For starters, Yon says the Army lacks the political will to configure its MEDEVAC aircraft like the Air Force’s Combat Search and Rescue “Pedros” (Pedros are armed and do not have the red cross markings on the side of the aircraft). Yon is comparing apples to oranges. The primary mission of the Pedros is to rescue downed aircrews and other isolated personnel; their secondary mission is to support special operations forces. Both of these missions require them to be armed. If available, Pedros do also perform MEDEVAC missions – again, if available. Pedros can’t carry as many litter patients as the Army Dustoffs and there are seven times the numbers of Dustoff helicopters compared to Pedros in
Afghanistan. Yon never mentions these critical points.
Yon’s point that the Army should arm and remove the red cross from its MEDEVAC aircraft fails to acknowledge larger issues. Doing so would place the US outside its commitment to conducting MEDEVACs under the guidelines of the Geneva Conventions and moral norm for how Western nations identify their aircraft dedicated to medical evacuation.
Furthermore, the Pedro’s 7.62 mm or .50 cal. machine gun does provide a level of self-protection but it is not on the level of an accompanying AH-64 Apache carrying 30mm cannon and rockets. The Apache escorts give the MEDEVAC aircraft a much higher level of firepower and protection; something our Soldiers take confidence from when scrambling under fire to evacuate wounded comrades.
As for factual inaccuracies, Yon states that it took 65 minutes to evacuate the Soldier who subsequently died. Not true, the official operational logs show that the mission was wheels down (WD) at the medical treatment facility in 59 minutes; and the MEDEVAC aircraft didn’t come from Kandahar, the Dustoff was launched from nearby FOB Pasab and linked up with its armed Apache escort from Kandahar enroute to the Point of Injury (POI). The fact is that despite extended distances and enemy forces in the area, this evacuation was accomplished under the US standard of one hour. Of the 2240 MEDEVAC missions conducted in the RC-S area of operations since 1 Nov 2010 only 1.5% were Out of Standard and 0% of those were assessed to having a clinical impact on the patient.
Yon also states that commanders on the ground have no discretion to call for a Pedro over an Army medevac – an insinuation that they would if given the choice. Yon fails to mention that all requests for air evacuation are called into a central point in each Regional Command called a Patient Evacuation Coordination Cell (PECC). The PECC receives a MEDEVAC request, then determines the quickest way to get the Category A (CAT A) casualty from the Point of Injury (POI) to a Medical Treatment Facility (MTF) that can provide the appropriate level of medical care for the injuries suffered.

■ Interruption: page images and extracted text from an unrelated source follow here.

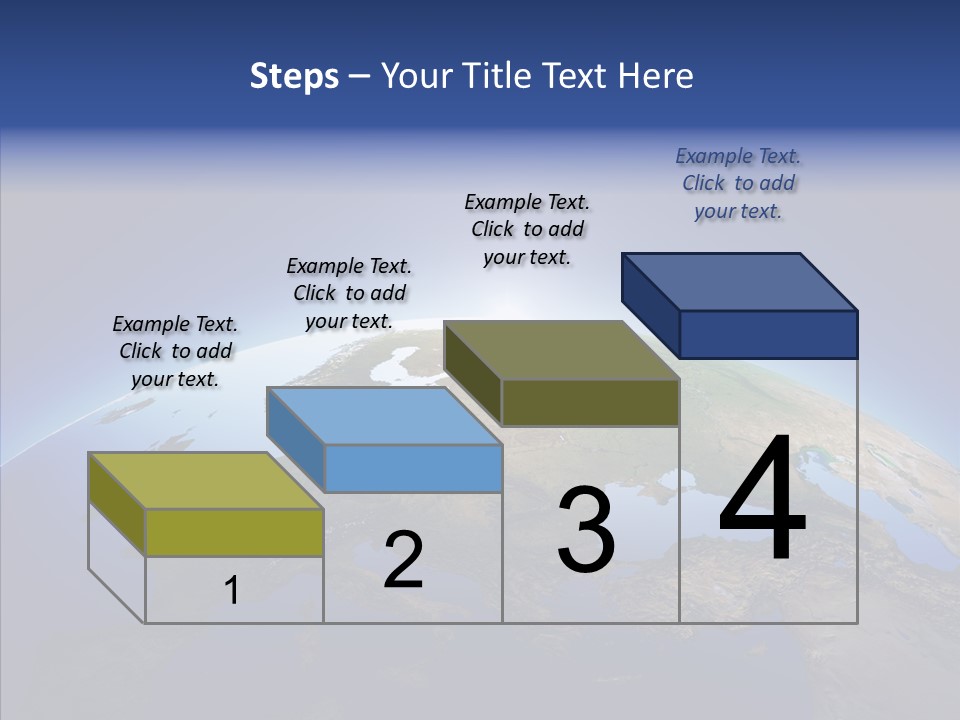 Steps – Your Title Text Here

Example Text. Click to add your text.

Example Text. Click to add your text.

Example Text. Click to add your text.

Example Text. Click to add your text.

1

2

3

4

The ground force commander does not have the capacity to make this call while in the close fight. The system is designed to allow for the most efficient response across the battle space with the assets of not only our MEDEVAC aircraft, but all rotary wing assets. Commanders understand the requirement for rapid evacuation of our wounded Soldiers and every effort is made to execute the MEDEVAC mission safely and effectively. The highest survival rates in the history of armed conflict bears out this fact. In the RC-S area of operations there have been 2240 MEDEVAC missions since 1 Nov 2010 with a 98% survival rate.
Michael Yon’s omissions of key information and factual errors have done a disservice to our Soldiers and all those who care about them. These inaccuracies may unnecessarily cause some to doubt the US medical evacuation system in Afghanistan. Further, it could undermine Soldier confidence in what should most certainly be described as the world’s finest battlefield evacuation system.